Denn sind die Songs auch noch so reich an Sounds, deren Ursprung im Verborgenen bleibt, die Refrains ziehen sofort ein ins Gedächtnis. Das voll belalalaladene „Ong Ong“ ist gar so ausgelassen wie das besoffene Quatsch-Outro von „Parklife“, „Lot 105“, ein sommerlicher Singalong, der so überraschend verschwindet, wie er gekommen ist. Doch naiv ist nichts an dieser Platte – sie ist von vorne bis hinten durchdacht, hat das Beste aus den Erfahrungen mit den Interims­projekten gezogen – und macht diese quasi unnötig: „New World Towers“ ist wie der offensichtlichste Hit auf dem kommenden Gorillaz-Album, „Pyongyang“ wie die nächs­te Single von The Good, The Bad & The Queen. „Ice Cream Man“ hätte Albarns EVERYDAY ROBOTS aus seiner etwas ermüdenden Weinerlichkeit retten können.

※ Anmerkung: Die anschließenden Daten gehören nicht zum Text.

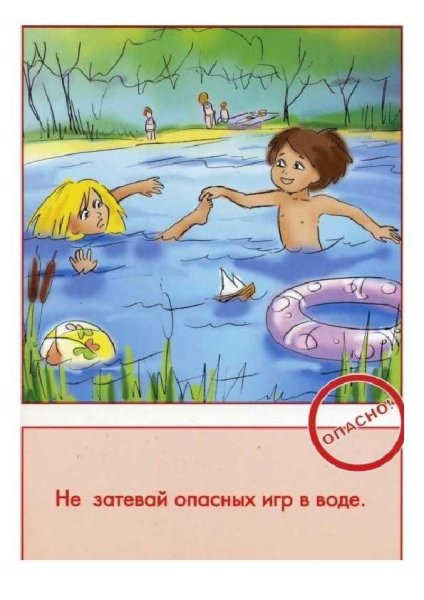 Безопасное лето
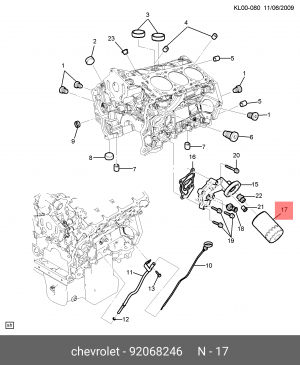 Фильтр масляный CHEVROLET Captiva (06-) (3.2) OE 92068246 GENERAL MOTORS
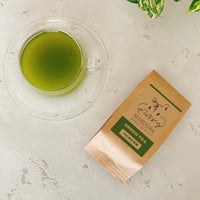 べにふうき茶（農薬不使用）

THE MAGIC WHIP ist genau das nicht, was es leicht hätte sein können: weder pflichtschuldiger Abschluss einer Historie, die Blur nur zu viert hätten abschließen können, noch Alibi, auch im siebten Jahr seit Reunion mit ihrer Oldierevue um die Welt zu reisen. Sie ist eine an sich vollkommen gerechtfertigte Platte – und mehr. Die mühelose Umsetzung einer kühnen Vision, frei von Erwartungsdruck. Gleichsam Best-of des Bisherigen und Blick in eine strahlende Zukunft. Coxon verwischt über seinen Gitarrenhals die Grenzen. Eine zeitlos wirkende Platte, deren Zeit gekommen ist und nur jetzt kommen konnte. Hören wir hier die Platte des Jahres?